Les ananas de la compagnie Bêta sont bien meilleurs, un vrai délice, si bien que leurs ventes augmentent sans cesse au détriment de la compagnie rivale. On s’en inquiète évidemment chez Alpha, on fait venir sur place les meilleurs connaisseurs en ananas, les spécialistes, les experts, les savants et autres docteurs ès ananas.

Le détail qui fait toute la différence

Qu’est-ce qui ne va pas dans les ananas Alpha ? On contrôle et on compare les méthodes de travail des uns et des autres, on étudie les différences de climat, on scrute la composition des sols et on ne trouve rien du tout.

C’est finalement un psy, le Dr John Meiss, examinant les conditions de travail, qui remarque une différence, apparemment sans intérêt : les ouvriers Bêta, d’Amérique centrale et du Sud ainsi que des Antilles, s’activent toute la journée en chantant des gospels. Alors que chez Alpha, à Hawaï, on ne chante pas et on bosse sans entrain.

Sans intérêt, cette “petite” différence ? Le Dr Meiss a quand même un doute et pré conise l’embauche d’ouvriers du Panama. On tente l’expérience avec ces Panaméens qui, comme leurs collègues, chantent des gospels à longueur de journée ; et là, aussi incroyable que cela paraisse, les ananas Alpha vont bientôt égaler en excellence et succulence ceux du rival Bêta.

Les Anciens avaient raison

Voilà une trouvaille qui devrait faire aussitôt sensation.

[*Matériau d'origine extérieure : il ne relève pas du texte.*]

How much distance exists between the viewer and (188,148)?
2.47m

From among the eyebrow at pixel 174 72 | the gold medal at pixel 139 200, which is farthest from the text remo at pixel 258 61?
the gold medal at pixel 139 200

Mais on a trop de mal à y croire, et puis, entre les idées utiles et les idées néfastes, ce sont souvent ces dernières qui voyagent le plus vite.

Que la musique puisse favoriser la qualité des ananas et, plus largement, la culture des végétaux, c’est bien sûr une hypothèse formidable qui, cependant, passe longtemps inaperçue.

Car si de vieux paysans, héritiers de traditions lointaines, continuent çà et là de parler à leurs plantations ou de leur chanter des ritournelles, ce n’est, de l’avis général, que du folklore.

C’est curieusement, en ce domaine comme en d’autres, la science qui va retrouver de vieux chemins perdus et expliquer pourquoi les Anciens avaient raison, pour des raisons qu’ils ne pouvaient connaître.

À la fin des années 1970, un physicien français, Joël Sternheimer, spécialisé dans la recherche sur les particules, a une étrange intuition en se rappelant un épisode de son enfance. « La belle musique, comme celle de Mozart, fait donner du meilleur lait aux vaches », lui avait raconté une vieille dame. Et si c’était vrai ? se demande soudain le savant.

Comment Mozart agit sur la structure moléculaire des plantes

En attendant d’expérimenter sur les vaches, il a l’idée d’une expérience beaucoup plus facile à conduire. Car dans son esprit il ne s’agit pas seulement de l’influence de la musique sur le règne animal mais sur tous les organismes vivants, plantes comprises.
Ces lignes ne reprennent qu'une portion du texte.